O mesmo vale para a substituição do uso de sementes transgênicas. A estratégia neste programa é atrair os produtores oferecendo mais vantagens para que operem uma conversão para uma produção menos química e não os punir por adotarem as técnicas ditas modernas. Para que esta conversão possa ser massiva, vai ser necessário mobilizar a EMBRAPA e outras agencias de pesquisa para fornecer material técnico para a extensão rural, eventualmente com cursos de formação intensiva. E, finalmente, vai ser importante estimular a produção de adubos orgânicos, sobretudo pela compostagem de lixo e lodo de esgoto, técnicas já amplamente estudadas pela FINEP no passado.

Entre estes dois extremos, vamos encontrar 1,1 milhão de famílias com uma enorme variabilidade de situações, segundo as condições ambientais, sociais e econômicas.
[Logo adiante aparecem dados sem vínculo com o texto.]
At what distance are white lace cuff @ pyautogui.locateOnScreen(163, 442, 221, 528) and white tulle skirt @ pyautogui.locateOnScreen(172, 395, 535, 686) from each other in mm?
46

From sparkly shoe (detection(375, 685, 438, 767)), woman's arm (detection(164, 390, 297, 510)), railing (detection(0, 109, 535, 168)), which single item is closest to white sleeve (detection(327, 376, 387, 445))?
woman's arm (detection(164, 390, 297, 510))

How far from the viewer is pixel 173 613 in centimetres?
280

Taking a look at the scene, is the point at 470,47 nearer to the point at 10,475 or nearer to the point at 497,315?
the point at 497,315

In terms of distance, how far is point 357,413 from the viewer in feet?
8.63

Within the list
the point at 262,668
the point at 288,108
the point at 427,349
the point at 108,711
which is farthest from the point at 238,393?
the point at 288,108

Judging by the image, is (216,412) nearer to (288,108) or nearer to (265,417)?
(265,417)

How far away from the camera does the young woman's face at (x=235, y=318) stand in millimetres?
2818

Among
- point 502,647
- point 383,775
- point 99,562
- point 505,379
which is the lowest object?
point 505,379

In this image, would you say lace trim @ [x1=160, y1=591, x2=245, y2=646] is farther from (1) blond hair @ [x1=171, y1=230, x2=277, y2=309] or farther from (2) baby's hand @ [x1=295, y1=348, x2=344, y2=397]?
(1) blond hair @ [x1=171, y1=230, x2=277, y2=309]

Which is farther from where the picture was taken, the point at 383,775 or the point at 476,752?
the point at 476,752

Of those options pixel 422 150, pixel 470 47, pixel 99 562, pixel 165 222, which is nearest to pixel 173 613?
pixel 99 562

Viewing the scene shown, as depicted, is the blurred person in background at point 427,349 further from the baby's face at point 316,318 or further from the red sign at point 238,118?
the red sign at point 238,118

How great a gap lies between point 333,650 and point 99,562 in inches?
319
Aumentar a oferta de alimentos desta(s) categoria(s) pode ser mais fácil do que converter a produção de comodities em alimentar.
Mas trata-se de um público muito diversificado e vai ser preciso estudar uma regionalização e uma tipificação de programas para atender esta realidade. Aqui também eu não acredito que seja possível promover uma transição agroecológica em massa.
Devem ser mantidos os princípios de substituir insumos químicos, no caso dos que os usam, ou introduzir insumos orgânicos, no caso dos que os desconhecem. E garantir fomento (para os mais pobres) ou crédito subsidiado (para os menos pobres), seguro, preços mínimos e compras públicas.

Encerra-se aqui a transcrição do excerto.